Выбравшись из портала, тот не покатился по наклонной, как будто с невидимой горки. Нет, этот визитер, как и положено нормальному человеку, камнем рухнул вниз. Вот только за несколько метров до земли падение резко замедлилось, и он опустился на землю неспешно, как перышко. Непонятная фигня за плечом выпустила при этом несколько клубов дыма.

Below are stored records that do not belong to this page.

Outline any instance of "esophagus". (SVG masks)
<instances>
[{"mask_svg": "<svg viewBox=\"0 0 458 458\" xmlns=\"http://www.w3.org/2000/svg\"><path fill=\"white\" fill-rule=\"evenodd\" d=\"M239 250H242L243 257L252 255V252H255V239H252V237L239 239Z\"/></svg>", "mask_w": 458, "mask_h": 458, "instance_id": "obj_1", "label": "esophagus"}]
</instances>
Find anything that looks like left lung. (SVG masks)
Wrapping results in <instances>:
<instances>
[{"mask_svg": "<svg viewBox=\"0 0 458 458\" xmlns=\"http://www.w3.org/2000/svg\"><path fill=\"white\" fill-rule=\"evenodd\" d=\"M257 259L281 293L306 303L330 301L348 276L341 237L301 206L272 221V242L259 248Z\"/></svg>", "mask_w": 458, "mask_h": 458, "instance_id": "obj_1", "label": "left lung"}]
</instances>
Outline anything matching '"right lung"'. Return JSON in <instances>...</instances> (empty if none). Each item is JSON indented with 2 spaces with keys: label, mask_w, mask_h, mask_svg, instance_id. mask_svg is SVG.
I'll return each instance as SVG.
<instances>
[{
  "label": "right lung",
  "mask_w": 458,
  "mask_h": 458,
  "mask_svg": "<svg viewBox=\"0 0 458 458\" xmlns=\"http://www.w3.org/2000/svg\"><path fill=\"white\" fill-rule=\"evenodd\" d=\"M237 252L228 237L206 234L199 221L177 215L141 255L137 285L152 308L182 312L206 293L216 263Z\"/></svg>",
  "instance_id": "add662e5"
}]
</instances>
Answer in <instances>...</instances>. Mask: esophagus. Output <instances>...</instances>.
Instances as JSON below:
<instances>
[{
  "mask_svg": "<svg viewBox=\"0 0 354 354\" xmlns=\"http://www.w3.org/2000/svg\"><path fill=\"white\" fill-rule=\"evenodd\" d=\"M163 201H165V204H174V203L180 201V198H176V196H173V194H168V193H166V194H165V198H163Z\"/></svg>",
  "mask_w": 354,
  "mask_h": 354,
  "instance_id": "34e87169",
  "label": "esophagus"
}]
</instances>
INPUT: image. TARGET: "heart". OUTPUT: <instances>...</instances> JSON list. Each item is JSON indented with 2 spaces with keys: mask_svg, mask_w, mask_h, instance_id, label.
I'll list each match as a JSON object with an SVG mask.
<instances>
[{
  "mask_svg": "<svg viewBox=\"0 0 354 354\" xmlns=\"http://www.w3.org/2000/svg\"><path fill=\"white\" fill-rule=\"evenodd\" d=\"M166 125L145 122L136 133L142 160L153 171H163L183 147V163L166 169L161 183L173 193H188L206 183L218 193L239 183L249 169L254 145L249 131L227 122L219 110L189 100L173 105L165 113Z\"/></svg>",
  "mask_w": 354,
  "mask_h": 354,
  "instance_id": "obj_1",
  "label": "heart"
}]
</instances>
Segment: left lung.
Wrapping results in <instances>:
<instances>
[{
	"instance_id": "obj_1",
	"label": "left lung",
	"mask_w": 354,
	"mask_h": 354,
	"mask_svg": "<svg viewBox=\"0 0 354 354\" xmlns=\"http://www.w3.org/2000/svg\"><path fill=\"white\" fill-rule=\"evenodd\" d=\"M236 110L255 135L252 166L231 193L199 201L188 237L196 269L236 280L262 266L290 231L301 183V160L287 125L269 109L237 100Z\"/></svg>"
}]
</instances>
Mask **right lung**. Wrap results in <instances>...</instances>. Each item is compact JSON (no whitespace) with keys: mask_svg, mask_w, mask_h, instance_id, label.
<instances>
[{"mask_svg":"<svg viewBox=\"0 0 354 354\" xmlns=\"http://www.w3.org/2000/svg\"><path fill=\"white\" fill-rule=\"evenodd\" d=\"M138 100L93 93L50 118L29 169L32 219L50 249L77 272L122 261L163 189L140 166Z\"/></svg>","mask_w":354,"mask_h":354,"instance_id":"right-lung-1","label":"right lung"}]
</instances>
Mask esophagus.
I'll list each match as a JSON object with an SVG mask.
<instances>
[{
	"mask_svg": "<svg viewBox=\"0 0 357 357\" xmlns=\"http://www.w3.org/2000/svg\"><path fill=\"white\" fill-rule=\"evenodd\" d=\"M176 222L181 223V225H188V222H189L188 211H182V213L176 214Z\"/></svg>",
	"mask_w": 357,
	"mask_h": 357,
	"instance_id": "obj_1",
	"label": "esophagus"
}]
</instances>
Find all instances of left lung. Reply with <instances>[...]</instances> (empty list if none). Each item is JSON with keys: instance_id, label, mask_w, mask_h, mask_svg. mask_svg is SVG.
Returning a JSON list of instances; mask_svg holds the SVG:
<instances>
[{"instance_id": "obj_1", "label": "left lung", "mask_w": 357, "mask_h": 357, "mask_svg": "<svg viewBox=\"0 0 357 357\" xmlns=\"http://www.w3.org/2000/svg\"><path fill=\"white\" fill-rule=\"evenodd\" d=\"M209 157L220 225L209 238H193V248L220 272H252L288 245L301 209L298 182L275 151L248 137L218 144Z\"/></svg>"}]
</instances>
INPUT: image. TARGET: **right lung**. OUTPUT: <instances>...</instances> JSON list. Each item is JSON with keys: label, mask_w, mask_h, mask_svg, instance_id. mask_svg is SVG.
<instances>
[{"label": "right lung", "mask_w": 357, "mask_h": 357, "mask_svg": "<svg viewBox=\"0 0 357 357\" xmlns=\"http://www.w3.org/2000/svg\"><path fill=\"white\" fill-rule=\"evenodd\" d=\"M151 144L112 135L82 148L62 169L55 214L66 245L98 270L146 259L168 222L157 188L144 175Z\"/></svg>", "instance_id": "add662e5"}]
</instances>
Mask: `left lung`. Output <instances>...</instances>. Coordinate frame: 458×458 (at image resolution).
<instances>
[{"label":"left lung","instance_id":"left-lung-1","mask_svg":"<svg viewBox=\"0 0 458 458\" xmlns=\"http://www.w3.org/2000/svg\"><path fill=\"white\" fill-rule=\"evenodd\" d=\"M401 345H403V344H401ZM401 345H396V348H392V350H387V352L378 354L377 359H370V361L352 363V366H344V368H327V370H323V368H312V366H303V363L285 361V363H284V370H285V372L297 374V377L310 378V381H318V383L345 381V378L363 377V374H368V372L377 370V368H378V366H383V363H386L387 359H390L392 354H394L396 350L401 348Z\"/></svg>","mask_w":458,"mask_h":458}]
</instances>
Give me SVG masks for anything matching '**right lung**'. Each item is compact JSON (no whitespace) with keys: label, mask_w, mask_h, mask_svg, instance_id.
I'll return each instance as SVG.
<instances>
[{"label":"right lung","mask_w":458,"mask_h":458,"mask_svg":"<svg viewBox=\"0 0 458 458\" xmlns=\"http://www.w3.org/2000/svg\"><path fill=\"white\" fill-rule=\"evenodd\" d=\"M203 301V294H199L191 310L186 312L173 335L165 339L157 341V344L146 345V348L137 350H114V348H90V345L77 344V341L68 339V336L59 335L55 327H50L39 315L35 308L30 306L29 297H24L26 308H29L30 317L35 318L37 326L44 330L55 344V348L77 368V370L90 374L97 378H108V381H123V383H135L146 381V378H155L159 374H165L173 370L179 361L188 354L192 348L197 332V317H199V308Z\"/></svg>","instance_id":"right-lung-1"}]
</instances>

Оказавшись на земле, он сразу же побежал к Четвертому. Смахнув с него обломки шкафа и кастрюли, он присел перед юношей и без предисловий поинтересовался:
– Бирюк где?
Но, натолкнувшись на неподвижный взгляд Четвертого, мгновенно поправился:
– Настоятель где?
Четвертый, как был лежа, просто немного приподнял руку и указал пальцем:
– Ту-да по-бе-жал.
Слова выходили очень тяжело, юноша как будто с большим усилием выталкивал из себя каждый слог.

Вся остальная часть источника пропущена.